IMO, the important distinction between logical and physical types is that logical types define a set of operations and a set of laws. E.g. u32 supports arithmetic with the usual bounded arithmetic laws, e.g.

if a + b would not overflow,

a + b - b = a

The operations empower the user to manipulate the values. The laws empower the engine to simply execution.

Copy link
Copy Markdown
Contributor

@joseph-isaacs joseph-isaacs Apr 28, 2026

Choose a reason for hiding this comment

The reason will be displayed to describe this comment to others. Learn more.

It defines the mathematical domain of inhibitable values and mathematical functions over these domain match exactly with vortex function over these dtypes.

Also currently the DType defines a canonical canonical array, so I guess this also defines the interpretation of the values in the array in that domain?

Comment thread rfcs/0055-type-system.md
this separation, implementing `M` operations across `N` encodings requires `N * M` implementations.
With it, each encoding only needs to decompress itself and each operation only needs to target
decompressed forms, reducing the cost to `N + M`. See this
[blog post](https://spiraldb.com/post/logical-vs-physical-data-types) for more information.
Copy link
Copy Markdown
Contributor

Choose a reason for hiding this comment

The reason will be displayed to describe this comment to others. Learn more.

I don't think this argument is compelling to users/consumers. It appeals to engineers implementing operators or encodings.

IMO, the value of the logical-physical distinction is: Vortex consumers may abstractly specify work in terms of logical operations on logical types. Their code doesn't need to change when someone ships a new physical type (e.g. update Vortex and you take advantage of NewFSST without changing any code).

Comment thread rfcs/0055-type-system.md
The critical property of a quotient type is that operations on it must be **well-defined**: they
must produce the same result regardless of which member of the class you operate on. Formally, if
`f : A → B` respects the equivalence relation (`a ~ a'` implies `f(a) = f(a')`), then `f` descends
to a well-defined function on the quotient `f' : A/~ → B`.
Copy link
Copy Markdown
Contributor

Choose a reason for hiding this comment

The reason will be displayed to describe this comment to others. Learn more.

I think this section needs to say something about the operations which are defined on each logical type. AFAICT, it's important that the operations respect the equivalence relation. In particular, the sum of two arrays shouldn't be affected by the physical encoding.

I think the theorem we want is something like this. Elements from the same equivalence class must have equivalent results under every operation.

a, a': A/~
f: A/~ -> A/~

if a ~ a' then f(a) ~ f(a')
a, b, c, d: A/~
g: (A/~, A/~) -> A/~
if
    a ~ c
    b ~ d
then
    g(a, b) ~ g(c, d)

Comment thread rfcs/0055-type-system.md Outdated
all physical encodings into equivalence classes, where each class corresponds to a single logical
column of data.

A Vortex `DType` like `Primitive(I32, NonNullable)` **names** one of these equivalence classes. It
Copy link
Copy Markdown
Contributor

Choose a reason for hiding this comment

The reason will be displayed to describe this comment to others. Learn more.

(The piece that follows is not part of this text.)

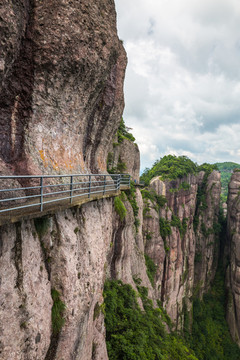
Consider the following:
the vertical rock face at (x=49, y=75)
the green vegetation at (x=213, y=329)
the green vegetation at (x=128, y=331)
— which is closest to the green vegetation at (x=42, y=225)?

This feels to me like an unusual formulation of the logical-physical distinction.

If i32 corresponds to exactly one equivalence class, then the elements of the equivalence class are encodings like "primitive i32" and "run end i32". That means the "well-defined" functions you describe above are functions on logical or physical types themselves: DType -> DType or Primitive -> RunEnd. I don't think that's what you intended because below you discuss functions like filter and take which are Array -> Array.


I think this whole thing might be more naturally formalized in category theory.

A category contains zero or more "objects" and zero or more "arrows" (also called morphisms) between objects. You often see diagrams like this:

a --> b
|
V
c

That's a category with three objects: a, b, and c and five morphisms: the one from a to b, the one from a to c, and an (undrawn) identity morphism for each object.


The point is that a category has not just elements (the "objects") but also functions (the "arrows"). That means I can make statements not just about equivalence classes of elements but also how functions are affected by those equivalence classes.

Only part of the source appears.